*TEXT*

*****

Islamabad, Kabul agree to border demarcation after clashes leave 50 Afghan soldiers dead

Irshad Salim (MAMOSA Report) — Clashes on the Afghan-Pakistan borders which continued for the past three days, with both countries claiming they inflicted heavy losses on the other side, led on Sunday to a flag meeting at the Chaman border in which the two sides agreed to deploy Geological experts who will use Google’s and geological maps to survey Killi Luqman and Killi Jahangir villages.

According to officials, nearly 10,000 locals have left their houses so far from the two villages and adjoining areas.

The two sides, according to local broadcaster Geo TV, agreed to conduct a geological survey to identify the exact location of the two disputed bordering villages which Afghanistan claims in full.

The Luqman and Nazar villages lie between Kandahar’s Spin Boldak and Pakistan’s Chaman districts, where the conflict erupted on Friday when the Pakistani forces wished to conduct a population census.

*****

*DATASET CONTENT*

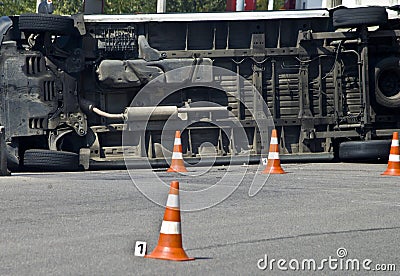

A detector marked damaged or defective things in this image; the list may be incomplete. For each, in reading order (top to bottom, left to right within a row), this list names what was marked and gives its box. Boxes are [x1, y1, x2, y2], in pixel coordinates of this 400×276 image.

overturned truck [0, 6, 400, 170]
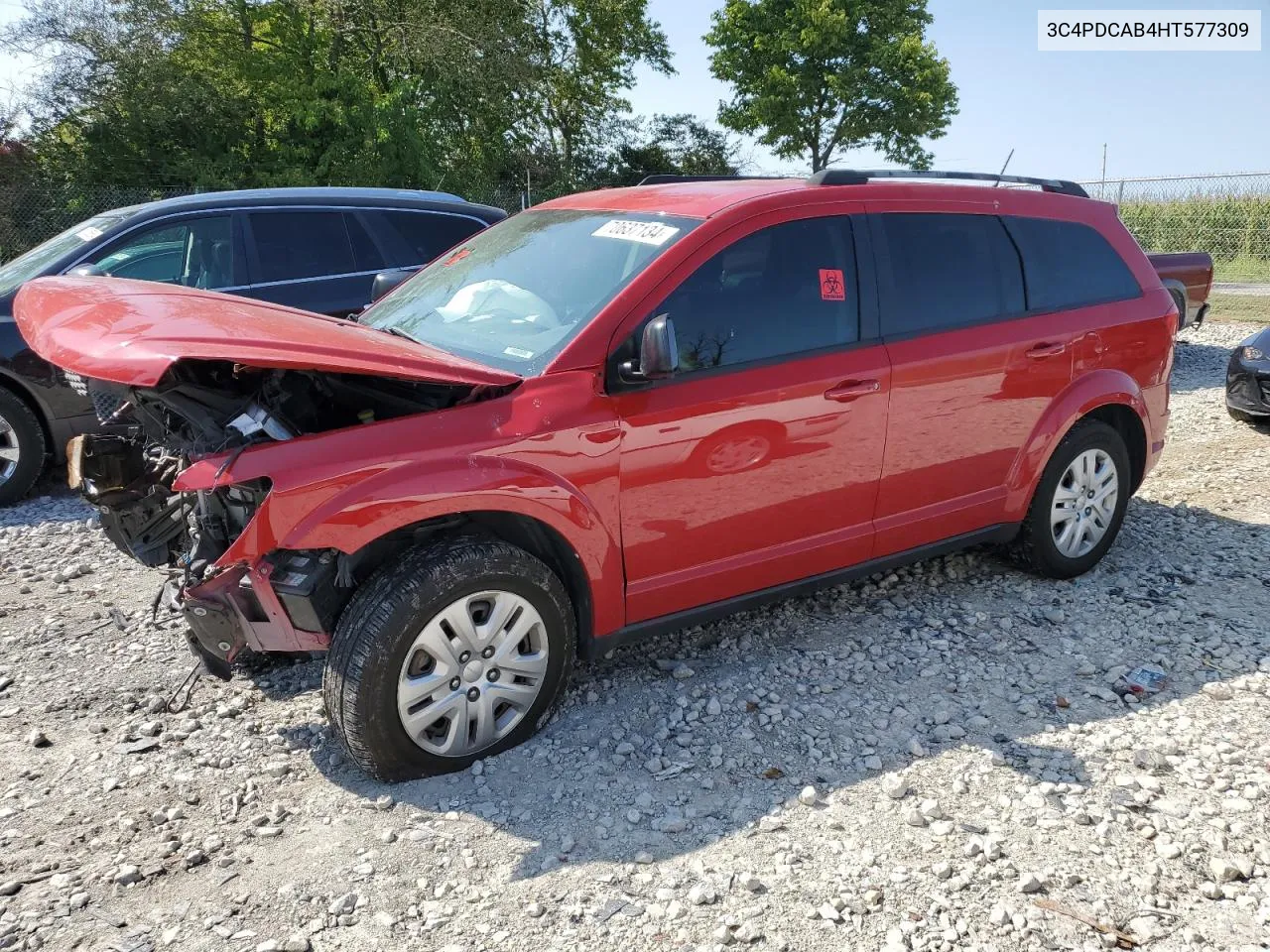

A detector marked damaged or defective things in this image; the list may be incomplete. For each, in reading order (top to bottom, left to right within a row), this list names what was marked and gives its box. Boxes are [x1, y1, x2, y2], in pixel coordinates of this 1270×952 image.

*****

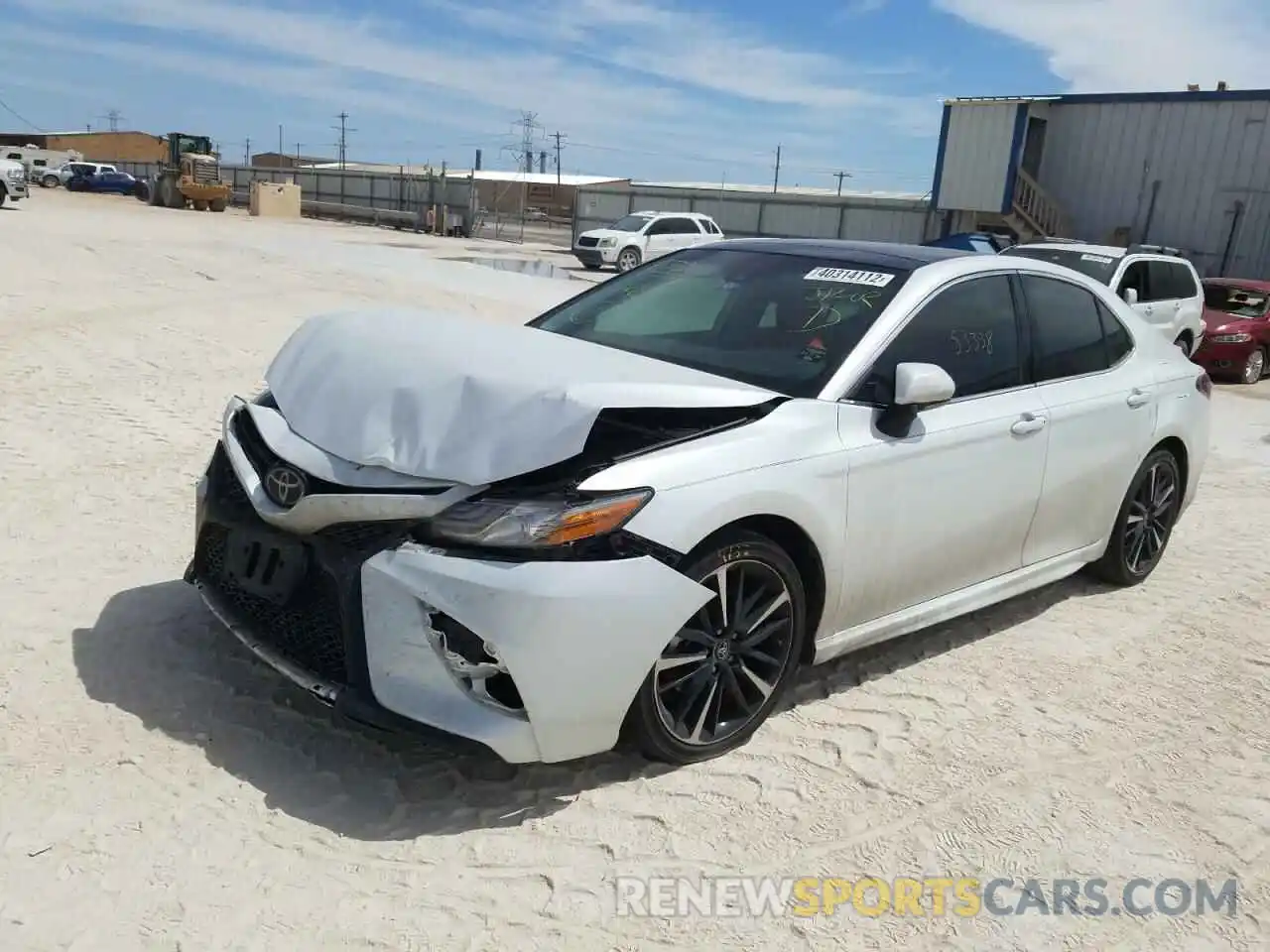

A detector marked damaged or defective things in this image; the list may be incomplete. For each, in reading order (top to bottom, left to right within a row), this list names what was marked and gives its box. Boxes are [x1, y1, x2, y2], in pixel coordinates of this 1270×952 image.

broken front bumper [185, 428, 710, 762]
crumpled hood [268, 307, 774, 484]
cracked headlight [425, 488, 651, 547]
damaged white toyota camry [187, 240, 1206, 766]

*****

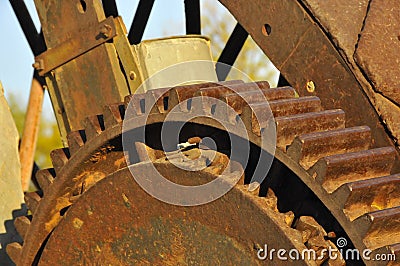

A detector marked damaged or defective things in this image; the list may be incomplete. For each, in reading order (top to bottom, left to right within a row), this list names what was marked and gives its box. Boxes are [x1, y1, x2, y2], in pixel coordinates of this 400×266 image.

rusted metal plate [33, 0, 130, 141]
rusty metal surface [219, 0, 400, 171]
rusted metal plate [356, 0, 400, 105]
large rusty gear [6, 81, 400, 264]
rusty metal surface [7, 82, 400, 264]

*****

*EXERCISE INSTRUCTIONS*
A) Answer these questions from the article on the Afghan-Pakistan border clashes:
(i) Where was the flag meeting held?
(ii) About how many locals have left their houses so far, according to officials?
(iii) What did the Pakistani forces want to conduct when the conflict erupted on Friday?
B) Copy the part of the border clashes article between "The Luqman and" and "a population census.", inclusive.

*ANSWERS FOR THIS EXERCISE*
A)
(i) At the Chaman border.
(ii) Nearly 10,000.
(iii) A population census.

B)
The Luqman and Nazar villages lie between Kandahar’s Spin Boldak and Pakistan’s Chaman districts, where the conflict erupted on Friday when the Pakistani forces wished to conduct a population census.